Unsuspected revolution

My love/hate affair with a technical pencil

I bought it in 2006, and I haven't really used it that much, because the lead was making funny things, such as getting back into the pencil, no matter how much did I push its top in order to make it show its tiny little tip back into the outside world. But I just remembered that it came with a nice box of spare leads, so I went to my box of art supplies and here it was, just where I left it the last time I packed for moving.

I study the spares box, and finally find how to open it. It seems to have two modes--one will kindly allow only a fraction of the cover to open, in order to graciously slide a spare lead out when you skew the box with the proper angle and speed. The other "mode" is just totally open, where you can see how many leads are still left and even try to count them. The label said there were 12 units. I count 15, and all of them seem to be intact, which is quite a feat considering they have gone through two moves already. But I'm digressing...

Now my second aim is to find a way to remove the faulty lead from the pencil. It should be pretty easy, right? I just push it a little bit using the pencil's mechanism, then pull the meagre 0.2 mm it will dare to show out. So I end up with a fragment of lead which is 1.5 cm. Great! Phase "removing old lead" is complete!

I just have to place a new lead in and that will be all. Right? Yes--but how do I access its innards? Remember I have never done this before on this pencil since I bought it six years ago. Maybe it has mutated meanwhile! Maybe there are even new lifeforms inside it. An strange hybrid bred developed in between the UK and Spain, with some hints of German ancestry (as it's a Faber Castell 'Made in Germany' pencil) . I don't even want to imagine how it could look, but I dare to be brave and unscrew the top...

... only to end up with a little piece of cylindric plastic which acts as rubber mount/protection generally. After looking a bit silly for a while, I sort of remember that back when I went to school I had one of these, although it wasn't as fancy, and didn't even have a brand. Oh it also broke down at the end of my final exams but it was OK because it was easy to refill just by --I remembered now!-- pulling the rubber piece out! Aha! That was it!
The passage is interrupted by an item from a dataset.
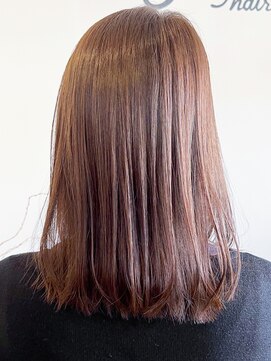 レポヘアー(Repos hair) 20代30代40代大人可愛い髪質改善カラーアッシュブラウン透明感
I took the rubber out. It was long and thin, and had a 0.3 mm piece of lead stuck to the part that was inside the pencil. My mind wandered back to the part where I speculated with some strange hybrid race monster developing inside the pencil--maybe these are the remains of its birth; a violent irruption into an even more violent and dirty world; this unknown monster has born to kill...! Oh, and I'm digressing again!

OK! Back to the innards of this pencil. I look through the little opening that the rubber revealed, but I can't see light at the end of the 'tunnel'. Maybe there's something else blocking it? Either the monster, or more lead. Broken lead? I don't know. I decide to push down, and another little 0.3mm piece of lead shows up, oh so shy. "Ah, that was it!", I think. I pull it out, mercilessly, since it's so young and fragile it won't stand my furious scratching over the paper.

Do I see light at the end? Is everything clear for a new, entire lead to be placed in its proper place?

No, I don't! No, it isn't! But can anything else be left there?

I decide to take another approach: I unscrew the tip of the pencil. Maybe I can find out what's going on here. I remember if you kept the top button pressed and place the pencil vertically it just sort of flushes everything out, right? (or at least my cheap pencil did that). I do that.

Nothing happens.

So I turn it the other way, and all sorts of things fall out:

  • four pieces between 0.3 and 0.6 mm of lead
  • a longer piece, 2 cm
  • an even longer piece, probably 3/4 of an entire lead
  • a complete lead which is even longer than the one I had taken from the spare leads box

I'm confused. I don't recall having done any of this. So many leads inside the pencil! And why are there more leads in the spares box than there ought to be? Have they reproduced, all these years?

And the most important question of all: what was that that I wanted to draw with this pencil when the funny lead dance started?